Livro conta detalhes sobre vida amorosa de muçulmanas dos EUA

"Love, InshAllah" reúne 24 histórias sobre paquera, namoro e sexo contadas por mulheres muçulmanas

The New York Times |

Zahra Noorbakhsh tinha 14 anos quando sua mãe, uma imigrante iraniana, descobriu que estava desafiando a proibição de sua família ao andar com meninos: um deles a acompanhou ao cinema, junto com quatro amigas.

Por isso, a conversa sobre sexo que teria esperado até sua noite de núpcias caso ainda morasse na cidade santa de Qom, aconteceu no estacionamento de um shopping em Danville, na Califórnia.

"Zahra, você tem um buraco", sua mãe começou. "Para o resto de sua vida, os homens vão querer colocar seu pênis em seu buraco. Não importa quem você é, como você é ou quem é seu amigo".

A jovem Zahra saiu do carro pensando: "Eu tenho o quê? Um buraco? Será que foi algo que comentaram no dia que faltei na aula de educação sexual?”

Infográfico: Saiba mais sobre as mulheres no mundo árabe e muçulmano

NYT
Ayesha Mattu, uma das editoras do livro "Love, InshAllah", que conta a vida de muçulmanas americanas, posa para foto em sua casa em São Franisco (21/01)

Esse tipo de conversa é contada em uma nova antologia de ensaios sobre paquera, namoro e sexo publicada nesta semana sob o título "Love, Inshallah: The Secret Love Lives of American Muslim Women" (Amor, se Alá quiser: A Vida Amorosa Secreta da Mulher Muçulmana Americana, em tradução livre).

As duas editoras, Ayesha Mattu e Nura Maznavi, quiseram criar um livro que desmentisse o estereótipo de que as mulheres muçulmanas não têm voz e são oprimidas. Elas reuniram 24 relatos de vidas privadas que expõem um grupo em muitos casos explicitamente encoberto.
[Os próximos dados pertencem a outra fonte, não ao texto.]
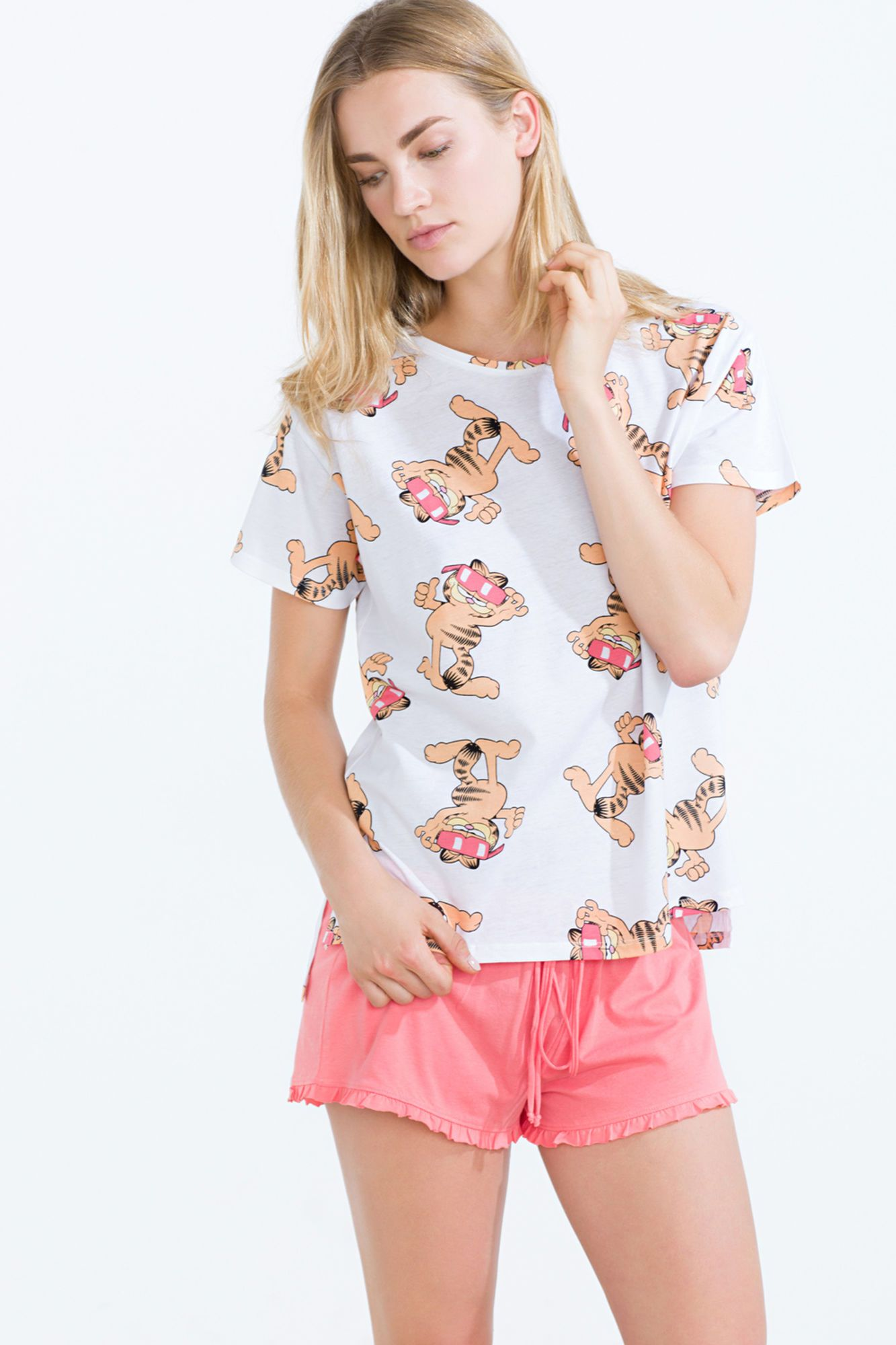 Pijama corto con estampado de Garfield | Pijamas cortos | Women´secret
Eles ilustram como as americanas muçulmanas lidam com questões comuns.

"Inshallah", a palavra árabe para a expressão "Se Deus Quiser", foi colocada no título porque "capta a ideia de que todo mundo está procurando por amor", disse Maznavi.

A antologia faz parte de uma série de livros publicados nos últimos dois anos por mulheres muçulmanas americanas falando sobre suas vidas.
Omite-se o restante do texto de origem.